Authorities in western Libya have released 105 prisoners loyal to renegade military commander Khalifa Haftar, in a move towards reconciliation in a United Nations-backed peace process following years of fighting.
Libya’s new unity government took office earlier this month, replacing two rival administrations that had ruled eastern and western regions of the country.
After a decade of chaos since longtime ruler Muammar Gaddafi was removed following a NATO-backed uprising that left multiple forces vying for power, the unity government has prioritised reconciliation efforts ahead of national elections scheduled for December.
The men were fighting for the 107th Brigade under the command of Haftar, who in April 2019 launched an offensive to seize Tripoli. The fighters had been captured near the western city of Zawiya that same month.
On Wednesday, they were released following a ceremony in Zawiya, 45 kilometres (28 miles) east of Tripoli. Abdallah al-Lafi, vice president of the country’s new presidential council, gave a speech in which he praised the liberation of the prisoners as “a concession in the interests of the nation” and called for further reconciliation and rebuilding.
After the ceremony at a sports ground in Zawiya, the prisoners were released and reunited with their families.
A mother, who wished to remain anonymous, told Al Jazeera that two of her sons were among those released.
“I am so happy. May god bless our country with security and stability, and may he unite all Libyans and give us prosperity.”
Ali Al-Lafi, the Zawiya police chief, told Al Jazeera the release was agreed at a local level.
“This initiative was undertaken by the tribal and political leaders of Zawiya and will help reconciliation efforts,” he said.
Al Jazeera’s Malik Traina, reporting from Misrata, said the move to free prisoners was not part of an official prisoner swap, rather it is a gesture of goodwill.

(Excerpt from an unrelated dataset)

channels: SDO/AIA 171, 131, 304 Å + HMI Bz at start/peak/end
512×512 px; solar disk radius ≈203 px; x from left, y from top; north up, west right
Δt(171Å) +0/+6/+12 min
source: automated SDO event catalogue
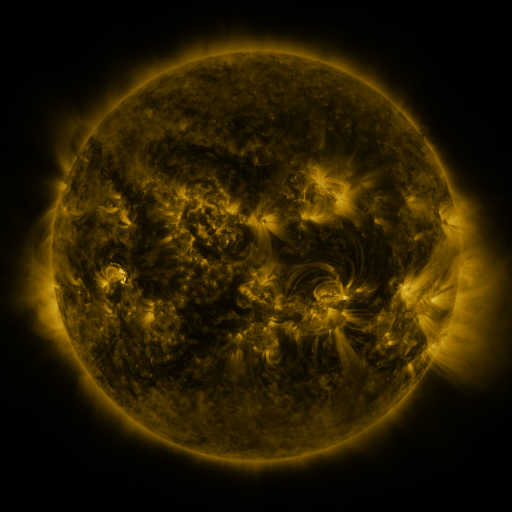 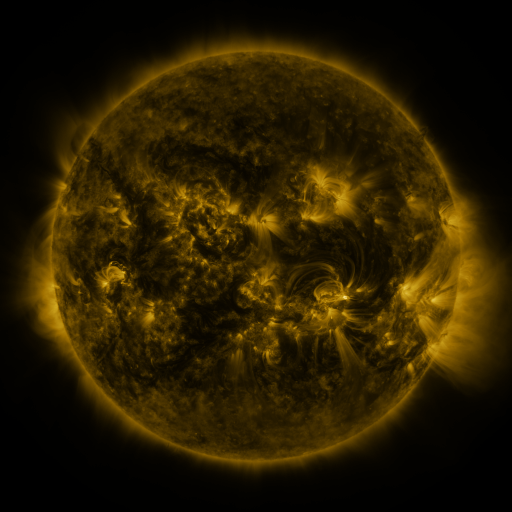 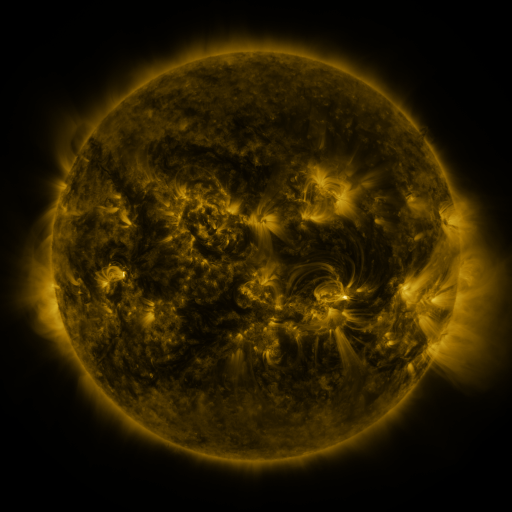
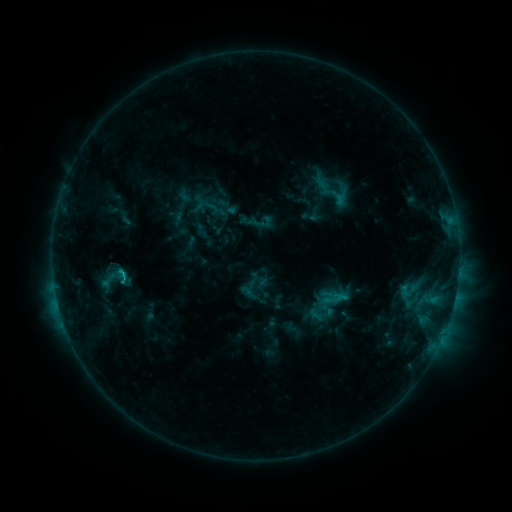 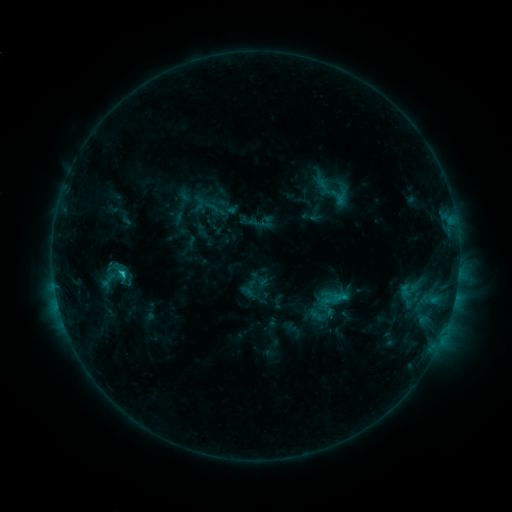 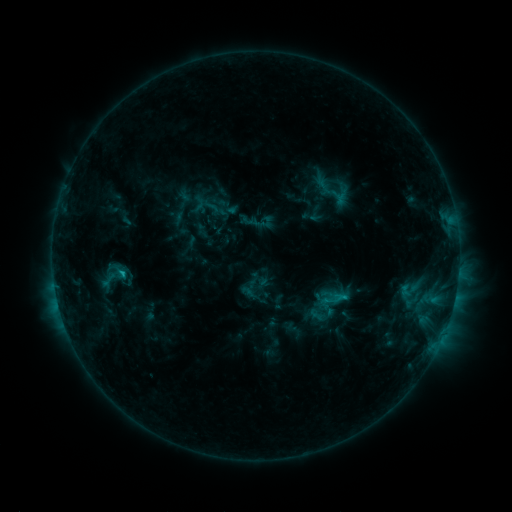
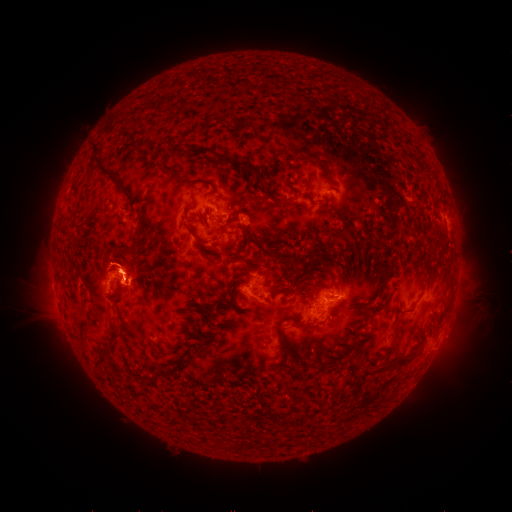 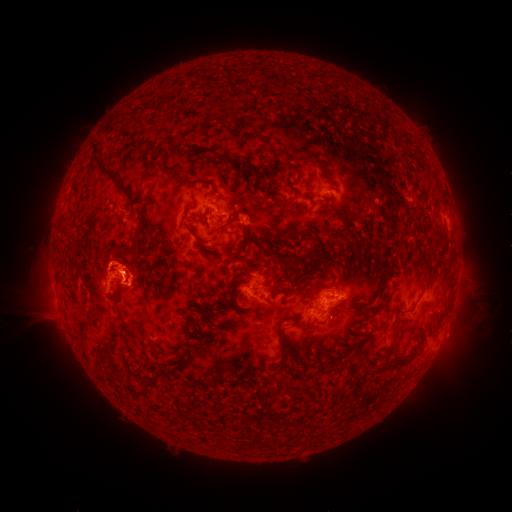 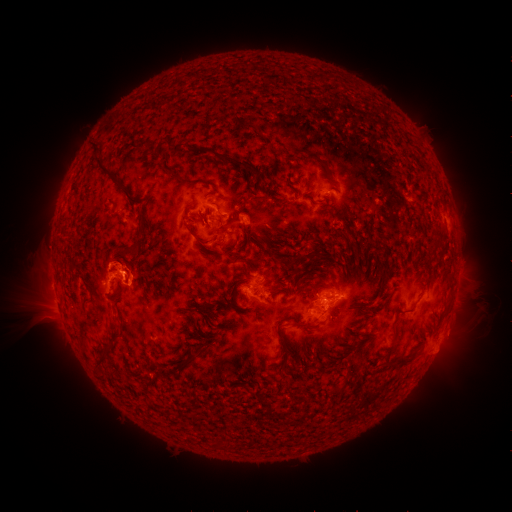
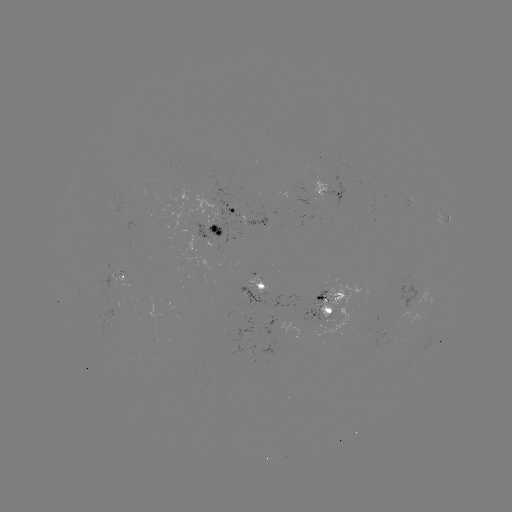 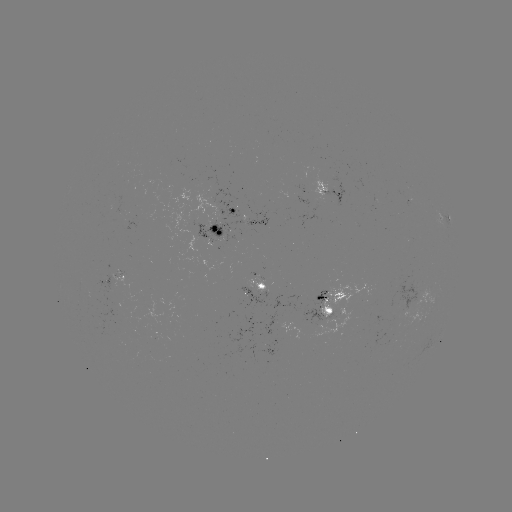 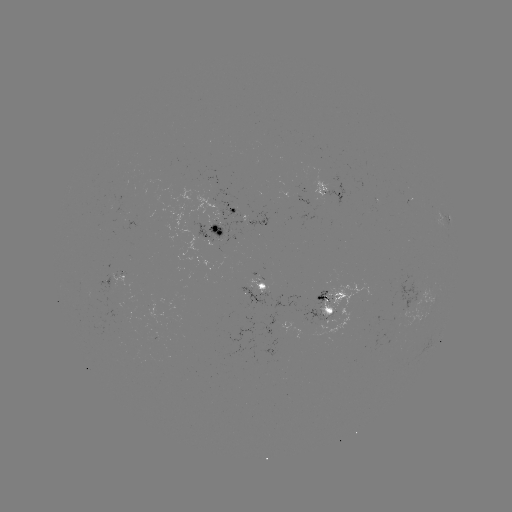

“The development is a symbol of goodwill so that Libyans can turn the page and move towards bringing the country together after years of division, as we move towards coming elections,” he said.
Traina said that it was easy for the government to initiate the latest move as the prisoners in question surrendered peacefully and were not thought to be responsible for the killing of any civilians.

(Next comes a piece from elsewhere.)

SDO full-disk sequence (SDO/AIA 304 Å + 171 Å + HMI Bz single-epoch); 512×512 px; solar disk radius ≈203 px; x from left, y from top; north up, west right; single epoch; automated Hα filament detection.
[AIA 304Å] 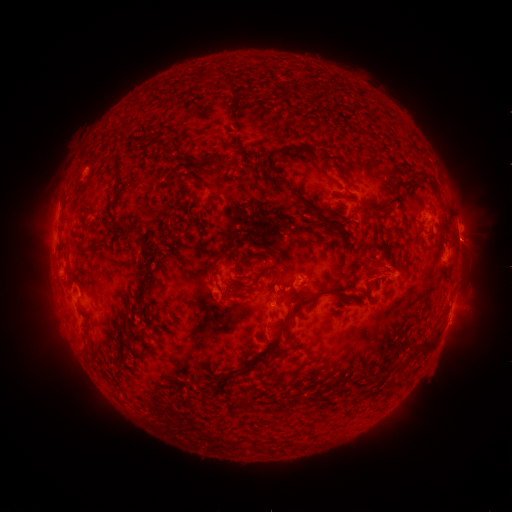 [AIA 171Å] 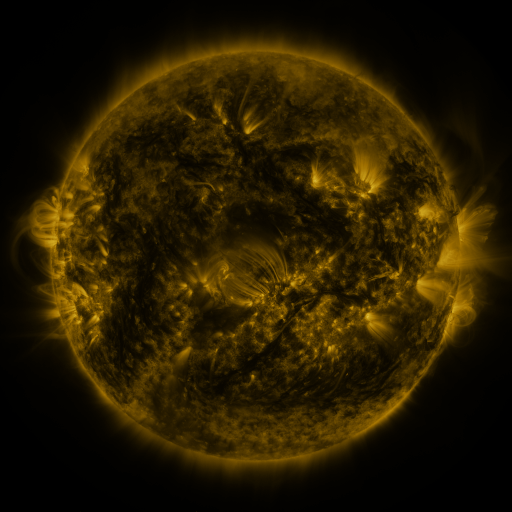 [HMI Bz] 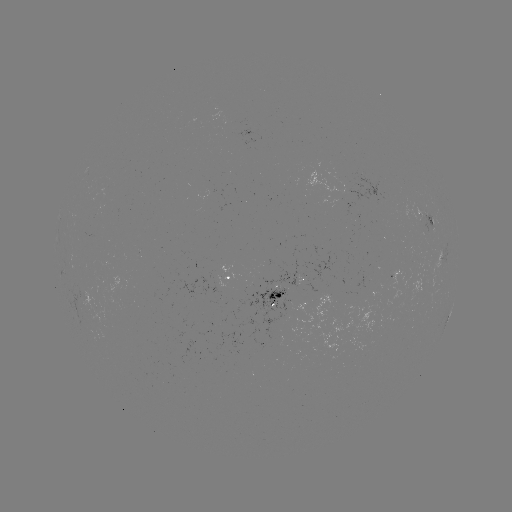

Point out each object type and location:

Prime Minister Abdul Hamid Dbeibeh’s unity government emerged from talks involving the United Nations. It is mandated to improve services, unify state institutions and oversee elections.

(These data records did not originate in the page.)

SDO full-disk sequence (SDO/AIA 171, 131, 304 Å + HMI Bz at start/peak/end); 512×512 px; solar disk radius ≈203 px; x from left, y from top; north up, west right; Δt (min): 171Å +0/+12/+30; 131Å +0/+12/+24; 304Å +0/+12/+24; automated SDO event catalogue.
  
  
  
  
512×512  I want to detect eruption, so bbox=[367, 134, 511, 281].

Coming after months of a ceasefire between the two main sides in the civil war, it appears to represent Libya’s best hope for many years of an eventual resolution after the decade of chaos.
However, several problems persist. On the streets, power is still held by an array of local armed groups that have vied for control of the country’s oil wealth.
The new unity government is also tasked to unify state institutions before the coming elections.
Foreign powers that backed each side during the war have not pulled out fighters or arms yet, although the unity government has demanded the “immediate” withdrawal of all foreign mercenaries. There are thought to be about 20,000 foreign fighters and mercenaries on Libya’s territory, posing a threat to the UN-backed transition.